A voice cries in the wilderness, ‘Prepare ye the way of the LORD, make straight in the desert a highway for our God’ (Isaiah 40:3).
In the vicinity of my son’s piano teacher’s studio there is a secluded road meandering under a canopy of trees by a stream. While he is at lessons, I walk down that road next to a centuries-old rock wall, once built by the stream.
Recently I noticed the trunk of a tree had grown around one of the larger rocks in the wall so that, now, it’s so much a part of the tree as to be inseparable from it. Surely it took years for the slow tree growth to swallow the foreign object so fully! The bulk of the stone protrudes almost uncomfortably from the belly of its trunk. To remove the stone now would surely kill the tree.

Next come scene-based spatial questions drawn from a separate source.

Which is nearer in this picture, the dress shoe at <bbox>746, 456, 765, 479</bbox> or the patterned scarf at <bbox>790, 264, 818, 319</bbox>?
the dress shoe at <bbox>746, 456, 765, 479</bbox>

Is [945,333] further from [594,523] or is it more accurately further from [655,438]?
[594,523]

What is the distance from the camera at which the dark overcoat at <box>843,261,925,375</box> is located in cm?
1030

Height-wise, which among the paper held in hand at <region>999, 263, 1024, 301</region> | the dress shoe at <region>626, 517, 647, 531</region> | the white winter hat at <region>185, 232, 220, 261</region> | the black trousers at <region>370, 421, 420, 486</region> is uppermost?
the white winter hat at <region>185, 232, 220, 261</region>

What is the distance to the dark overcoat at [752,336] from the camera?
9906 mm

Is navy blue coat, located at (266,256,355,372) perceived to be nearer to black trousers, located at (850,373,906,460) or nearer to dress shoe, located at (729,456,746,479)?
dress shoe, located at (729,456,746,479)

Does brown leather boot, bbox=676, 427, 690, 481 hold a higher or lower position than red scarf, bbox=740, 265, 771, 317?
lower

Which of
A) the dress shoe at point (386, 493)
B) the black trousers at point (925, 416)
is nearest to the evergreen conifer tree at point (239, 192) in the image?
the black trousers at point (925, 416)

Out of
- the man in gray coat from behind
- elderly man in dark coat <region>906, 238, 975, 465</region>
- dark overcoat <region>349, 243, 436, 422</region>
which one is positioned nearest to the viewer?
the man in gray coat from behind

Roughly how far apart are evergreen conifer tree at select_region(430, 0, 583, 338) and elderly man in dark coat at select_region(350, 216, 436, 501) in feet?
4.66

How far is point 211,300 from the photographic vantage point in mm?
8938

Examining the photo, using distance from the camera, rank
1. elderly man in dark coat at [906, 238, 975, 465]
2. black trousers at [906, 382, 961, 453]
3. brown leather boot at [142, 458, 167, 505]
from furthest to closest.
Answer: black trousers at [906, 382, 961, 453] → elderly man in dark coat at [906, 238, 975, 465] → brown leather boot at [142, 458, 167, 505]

I considered that sin is like that stone. Our own innumerable moments stretch forward, busy and full and tired, so we cherish sins that distract and relieve and medicate us. Numbed living encroaches around a pet sin until it’s almost natural, even if eventually uncomfortable and unwieldy. We live around and swallow sin up in ourselves until it’s unremovable.
At first I thought, if that stone were sin, then God should just remove it. He can, and he will if we ask him to, and only he has the finesse and ability to do so in a way that it doesn’t kill us, if we really want him to. But if he were to remove the sin-boulder I cherish and can’t imagine living without, wouldn’t I be left with a gaping hole? What would I do with that?
The hole is the place that God fills with himself.
He cannot and will not invade an area we have stuffed with something else. Unless the heavy stone of my enormous pet sin is removed, there is no space for him.
Every place we clear in our lives and souls is an invitation for him to occupy it. And isn’t this the essence of Advent, in welcoming the Savior? Every valley and hill must be leveled, every crooked way made straight, every rough place made smooth for his coming.
There’s no time to lose. His arrival is near. Prepare the way of the Lord in your heart, dear one. Plan how you will deal with the discomfort as you wait for him to fill the cold hole of invitation left by your obedience, but trust that he will come. For it was the cold, empty cave, and not the overflowing inn, that welcomed salvation that Christmas night.
A blessed, holy, and merry Christmas to you.
That was a beautiful story and analogy! I couldn’t agree more! The last line really hit home! Merry Christmas and Happy New Year!